Methodology & editorial policy
How the dataset is built and what it is for. pharmacopeia is a reference layer over public medication data — it never interprets, recommends, or gives medical advice.
Current snapshot v0.2.0-scale · 2,577 drugs · 2,208 classes · 2,577 ingredients.
Principles
Every design choice serves one goal: structured public facts about medications, served as predictable JSON and browsable pages, with a clear audit trail back to an authoritative source.
- Reference, never recommendation. The project describes what regulators and the literature say. It does not tell anyone what to take, prescribe, or substitute.
- Public sources only. Nothing here depends on a paid or licence-restricted feed.
- Auditable by construction. Every record carries provenance, so any field can be traced to its origin.
- Stable identity. Entities are keyed by a permanent slug; identifiers (RxCUI, UNII, ATC) cross-link to external systems.
Data sources
All data is derived from public, openly licensed sources. Each record links to the specific source document it was built from.
- openFDAopen.fda.gov
- FDA structured product labeling (SPL): indications, warnings, dosing, adverse reactions; drug-shortage and FAERS datasets.
- RxNorm / RxNav (NLM)rxnav.nlm.nih.gov
- Normalized drug names, ingredient relationships, and RxCUI identifiers — the backbone of the slug + identifier model.
- DailyMed (NLM)dailymed.nlm.nih.gov
- Source structured product labels behind individual openFDA label records.
- WHO ATCwww.whocc.no
- Anatomical Therapeutic Chemical classification codes and the class hierarchy.
- PubChem (NIH)pubchem.ncbi.nlm.nih.gov
- 2D chemical structures (SMILES, InChIKey) and the fingerprints behind structural-analog ranking.
- ICD-10-CM (CMS/NCHS)www.cms.gov
- Public-domain condition codes used to crosswalk labeled indications into the conditions index.

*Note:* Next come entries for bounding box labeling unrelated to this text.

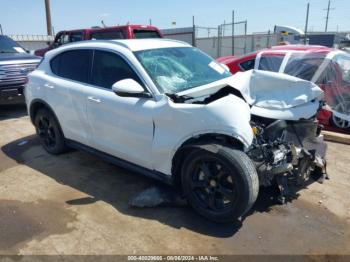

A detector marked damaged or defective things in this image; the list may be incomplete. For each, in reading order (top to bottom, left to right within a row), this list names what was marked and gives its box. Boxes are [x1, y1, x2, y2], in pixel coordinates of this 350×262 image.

damaged white suv [26, 39, 326, 223]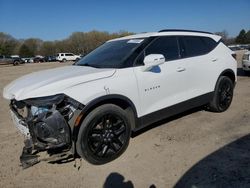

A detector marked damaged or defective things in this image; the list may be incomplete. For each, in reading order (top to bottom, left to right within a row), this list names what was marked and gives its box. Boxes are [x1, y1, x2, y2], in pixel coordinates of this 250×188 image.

crumpled hood [3, 65, 116, 100]
damaged front end [9, 94, 83, 168]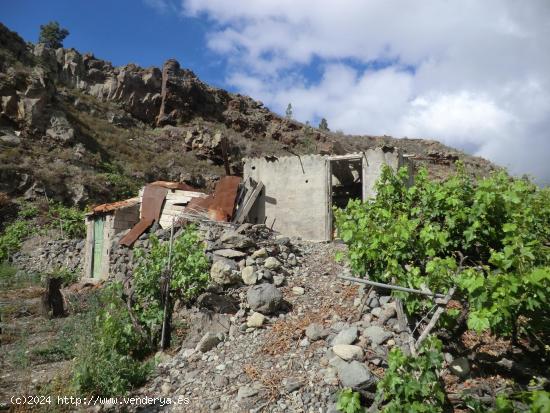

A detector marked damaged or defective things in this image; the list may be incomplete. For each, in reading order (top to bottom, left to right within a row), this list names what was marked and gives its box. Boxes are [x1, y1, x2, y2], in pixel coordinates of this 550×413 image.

rusty metal sheet [121, 183, 170, 245]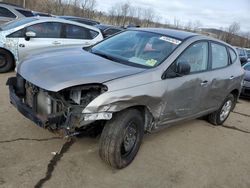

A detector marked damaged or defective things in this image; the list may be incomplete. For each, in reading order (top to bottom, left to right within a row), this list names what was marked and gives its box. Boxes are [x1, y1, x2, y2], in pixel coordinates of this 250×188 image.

crumpled hood [18, 46, 145, 91]
crushed bumper [7, 77, 65, 129]
damaged front end [6, 75, 108, 137]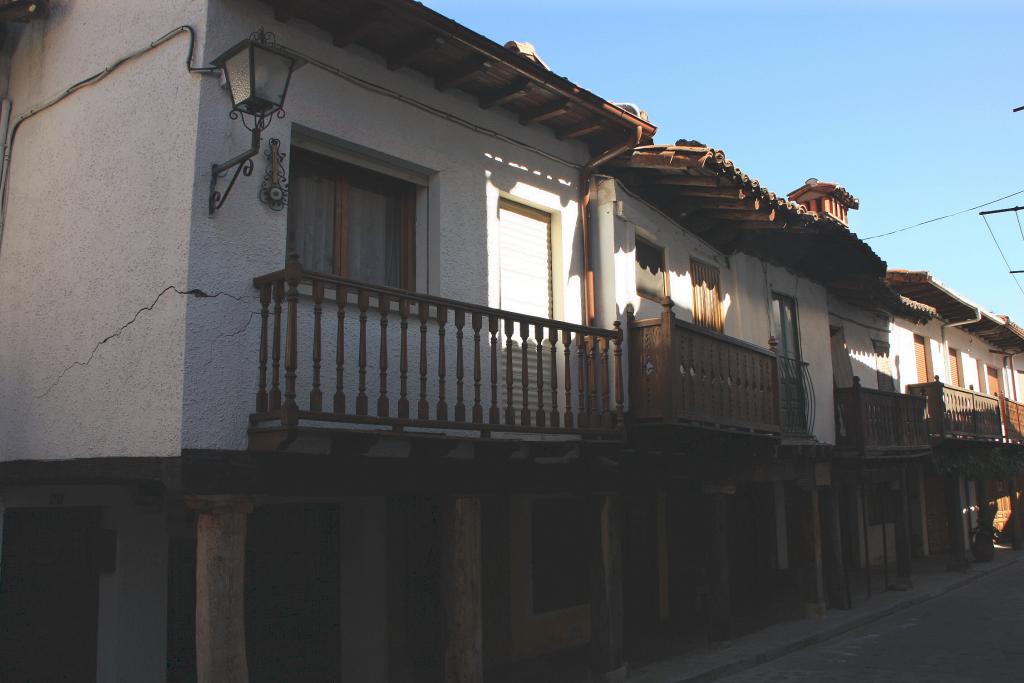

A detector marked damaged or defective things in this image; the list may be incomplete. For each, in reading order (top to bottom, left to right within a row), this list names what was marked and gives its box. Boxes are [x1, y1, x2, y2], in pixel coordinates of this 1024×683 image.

cracked plaster wall [0, 0, 207, 462]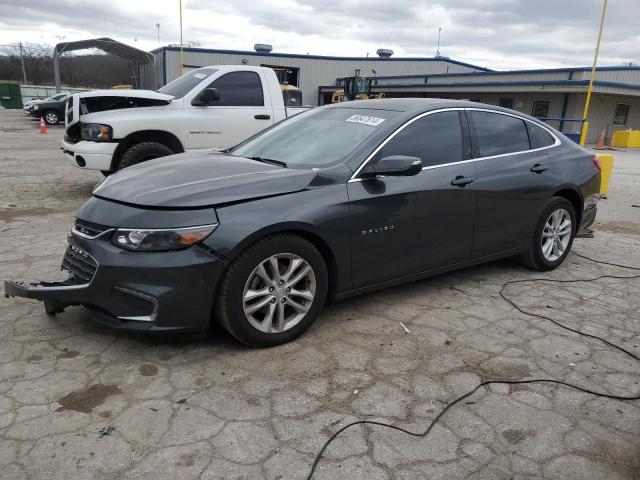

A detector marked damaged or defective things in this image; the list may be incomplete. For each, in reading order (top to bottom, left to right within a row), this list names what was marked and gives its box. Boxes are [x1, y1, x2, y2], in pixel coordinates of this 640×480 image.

damaged headlight area [81, 123, 114, 142]
damaged front bumper [3, 226, 229, 332]
damaged headlight area [112, 225, 218, 253]
cracked concrete pavement [1, 110, 640, 478]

- ClinicalTrials.gov / PubMedclinicaltrials.gov
- Trial registrations and curated literature references pinned to each drug.
- CPICcpicpgx.org
- Curated pharmacogenomic drug–gene pairs and evidence levels.
How records are built
The ingest pipeline resolves a drug from RxNorm, fetches its openFDA label, and assembles a single validated record. Narrative label sections (boxed warning, indications, dosing, adverse reactions) are kept verbatim as reference text; structured fields (identifiers, classes, dosing rows) are normalized. Crosswalks for ICD-10, DEA scheduling, the FDA Orange Book, structures, interactions, shortages, trials, literature, and pharmacogenomics are applied conservatively — they only ever fill data, never overwrite an existing value, and a missing crosswalk value means “no confident match,” not “none exists.”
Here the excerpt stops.